EK: ”This [innovation box] is a political fiscal decision of the Netherlands, which has also been approved by the EU.”

It will be interesting to see how Netherlands’ innovation box will be treated in the future. According to the European Commission, at least the patent box legislation of the United Kingdom is conflicting with the guidelines of the EU Code of Conduct Group on Business Taxation.


EK: “It seems to be sufficient to be called a tax haven for the purposes of the report for a country to have created a competitive corporate tax system, which attracts companies.”

The main purpose of tax havens is precisely to create ”a competitive corporate tax system”, which attracts companies artificially to its territory to avoid taxes of companies’ home countries. The Finnwatch report is opening discussion whether using such territories artificially in business is a responsible activity.


EK: Controlled foreign corporation law is an effective weapon against tax havens.

Controlled foreign corporation legislation is not an efficient weapon against tax havens and it may only be used to intervene in the most artificial tax planning. Controlled foreign corporation legislation was significantly weakened by e.g. the European Court of Justice ruling in Cadbury Schweppes case.


EK states that “when the [controlled foreign corporation law] is applicable, tax haven companies may be taxed as income of their Finnish owner, despite the fact that the company located in a country of low taxation is a separate entity there.” However, the standard of proof is very high for the tax authority in such cases. If the tax haven problem would have been resolved by controlled foreign corporation legislation, which has been in force for years, for example OECD would not have a reason to state that tax avoidance by corporations is getting more aggressive forms.


EK: ”The report also conveys the completely wrong impression that a Finnish company would be able to avoid paying taxes through tax haven ownership.”

Many Finnish companies avoid paying taxes in their actual countries of business with the help of tax havens.
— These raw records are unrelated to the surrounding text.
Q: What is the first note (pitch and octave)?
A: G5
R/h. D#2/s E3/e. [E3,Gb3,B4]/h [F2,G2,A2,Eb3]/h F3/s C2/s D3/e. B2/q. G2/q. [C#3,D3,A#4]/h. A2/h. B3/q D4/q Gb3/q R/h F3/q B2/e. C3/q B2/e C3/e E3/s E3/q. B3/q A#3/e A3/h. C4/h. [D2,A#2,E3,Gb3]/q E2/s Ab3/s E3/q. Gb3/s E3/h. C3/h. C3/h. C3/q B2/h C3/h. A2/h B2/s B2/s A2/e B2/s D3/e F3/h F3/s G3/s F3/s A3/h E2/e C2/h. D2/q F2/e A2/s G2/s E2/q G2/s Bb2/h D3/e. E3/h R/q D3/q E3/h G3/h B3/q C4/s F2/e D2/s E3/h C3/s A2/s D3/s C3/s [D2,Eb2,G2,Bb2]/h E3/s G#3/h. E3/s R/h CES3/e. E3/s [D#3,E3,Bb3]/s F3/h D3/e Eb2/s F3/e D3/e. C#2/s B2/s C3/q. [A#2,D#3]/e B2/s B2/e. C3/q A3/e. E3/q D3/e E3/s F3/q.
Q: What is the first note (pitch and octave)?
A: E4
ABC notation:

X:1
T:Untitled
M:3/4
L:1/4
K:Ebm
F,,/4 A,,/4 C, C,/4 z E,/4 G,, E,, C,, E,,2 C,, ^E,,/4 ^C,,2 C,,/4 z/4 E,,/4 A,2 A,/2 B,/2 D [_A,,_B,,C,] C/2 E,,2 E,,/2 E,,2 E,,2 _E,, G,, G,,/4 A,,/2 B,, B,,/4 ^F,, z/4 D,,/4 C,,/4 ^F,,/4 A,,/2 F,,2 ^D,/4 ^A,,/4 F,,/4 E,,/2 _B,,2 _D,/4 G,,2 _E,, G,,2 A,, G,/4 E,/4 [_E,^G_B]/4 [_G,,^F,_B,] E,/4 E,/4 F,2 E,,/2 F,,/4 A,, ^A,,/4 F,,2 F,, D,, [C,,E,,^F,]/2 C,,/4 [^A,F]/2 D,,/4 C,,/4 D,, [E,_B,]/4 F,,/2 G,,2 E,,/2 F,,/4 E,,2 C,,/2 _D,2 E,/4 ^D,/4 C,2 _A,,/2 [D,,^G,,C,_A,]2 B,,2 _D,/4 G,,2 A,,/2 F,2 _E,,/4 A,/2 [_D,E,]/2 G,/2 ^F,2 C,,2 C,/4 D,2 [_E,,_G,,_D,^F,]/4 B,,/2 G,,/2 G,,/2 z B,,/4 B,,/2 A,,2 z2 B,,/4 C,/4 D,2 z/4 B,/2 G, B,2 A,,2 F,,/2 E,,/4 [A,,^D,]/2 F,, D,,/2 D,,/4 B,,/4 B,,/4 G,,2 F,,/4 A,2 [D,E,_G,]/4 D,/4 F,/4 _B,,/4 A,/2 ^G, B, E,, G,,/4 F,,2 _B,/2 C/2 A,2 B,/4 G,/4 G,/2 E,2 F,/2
Many examples of tax avoidance have been brought up (e.g. Stora Enso, Attendo, Mehiläinen). Finnish Tax Administration has estimated that transfer pricing trickery alone costs Finland 320 million euros in tax income.


EK: “It is impossible that an international concern would be able for example to hide the existence of a tax haven company from the tax authorities.”

EK is deliberately focusing on discussing the Finnwatch report from the point of view of tax evasion, which is incorrect. Companies do not need to hide their tax haven companies, as their usage for aggressive tax planning is allowed by the law and at the moment made too easy. The Finnwatch report wants to start a discussion about the responsibility of tax planning and demands decision makers’ actions to eliminate loopholes. These actions (for example comprehensive country-specific reporting) are generally opposed by the EK. Small and medium-sized companies and large companies who responsibly pay taxes are the ones to suffer from this.


EK: ”Using wrong and inadequate facts, the reputation of Finnish honestly acting companies is damaged."

Finnish companies can take care of their reputation by publishing their corporate structure, reporting their tax payments country-specifically and by avoiding artificial tax haven arrangements. As the interest group of large Finnish companies, EK should position itself to defend honest and open business activity which in addition to following the literal meaning of fiscal laws, also follows the spirit of the law.